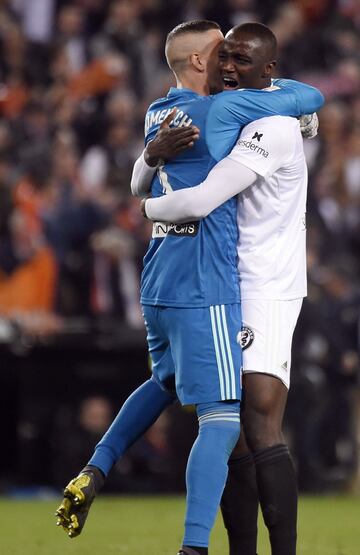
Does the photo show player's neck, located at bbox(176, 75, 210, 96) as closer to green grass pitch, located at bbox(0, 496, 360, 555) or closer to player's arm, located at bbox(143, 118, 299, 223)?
player's arm, located at bbox(143, 118, 299, 223)

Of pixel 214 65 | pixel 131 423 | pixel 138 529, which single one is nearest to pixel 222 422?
pixel 131 423

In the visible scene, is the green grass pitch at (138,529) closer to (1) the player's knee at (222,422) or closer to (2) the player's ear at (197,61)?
(1) the player's knee at (222,422)

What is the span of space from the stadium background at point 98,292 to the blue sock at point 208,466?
16.8 ft

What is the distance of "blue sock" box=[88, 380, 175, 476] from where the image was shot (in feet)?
16.6

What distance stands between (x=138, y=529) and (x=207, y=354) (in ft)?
10.5

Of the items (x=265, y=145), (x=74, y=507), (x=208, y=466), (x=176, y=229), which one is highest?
(x=265, y=145)

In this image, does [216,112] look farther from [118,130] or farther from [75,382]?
[118,130]

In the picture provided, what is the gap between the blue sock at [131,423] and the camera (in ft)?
16.6

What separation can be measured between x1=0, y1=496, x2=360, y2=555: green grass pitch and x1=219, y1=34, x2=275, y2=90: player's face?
7.67ft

^^^^^^^^

:: THE REQUEST ::
Rewrite every item above, swapping "green grass pitch" for "grass field" and leaving everything else untouched. Omit the pictures.

:: EXERCISE RESULT ::
Does the photo show player's neck, located at bbox(176, 75, 210, 96) as closer to grass field, located at bbox(0, 496, 360, 555) or closer to player's arm, located at bbox(143, 118, 299, 223)?
player's arm, located at bbox(143, 118, 299, 223)

Of pixel 214 65 | pixel 131 423 | pixel 138 529, which single one is nearest to pixel 222 422?
pixel 131 423

In the visible scene, is the grass field at (138,529) closer to (1) the player's knee at (222,422) or closer to (2) the player's ear at (197,61)?
(1) the player's knee at (222,422)

What is the span of space from the stadium background at point 98,292 to the blue sock at point 208,466?
16.8 ft

What is the distance of "blue sock" box=[88, 380, 175, 476] from where the image was shot (in feet)?
16.6

What distance stands between (x=138, y=529) and (x=207, y=354) (in ft)?
10.5

Of the items (x=265, y=145), (x=74, y=507), (x=208, y=466), (x=176, y=229), which one is highest?
(x=265, y=145)

In this image, does [216,112] look farther from [118,130] or farther from [75,382]?
[118,130]

In the picture provided, what is the gap between the blue sock at [131,423] and the camera (in ft)?
16.6

What separation can be measured between x1=0, y1=496, x2=360, y2=555: grass field and x1=219, y1=34, x2=275, y2=90: player's face?
7.67ft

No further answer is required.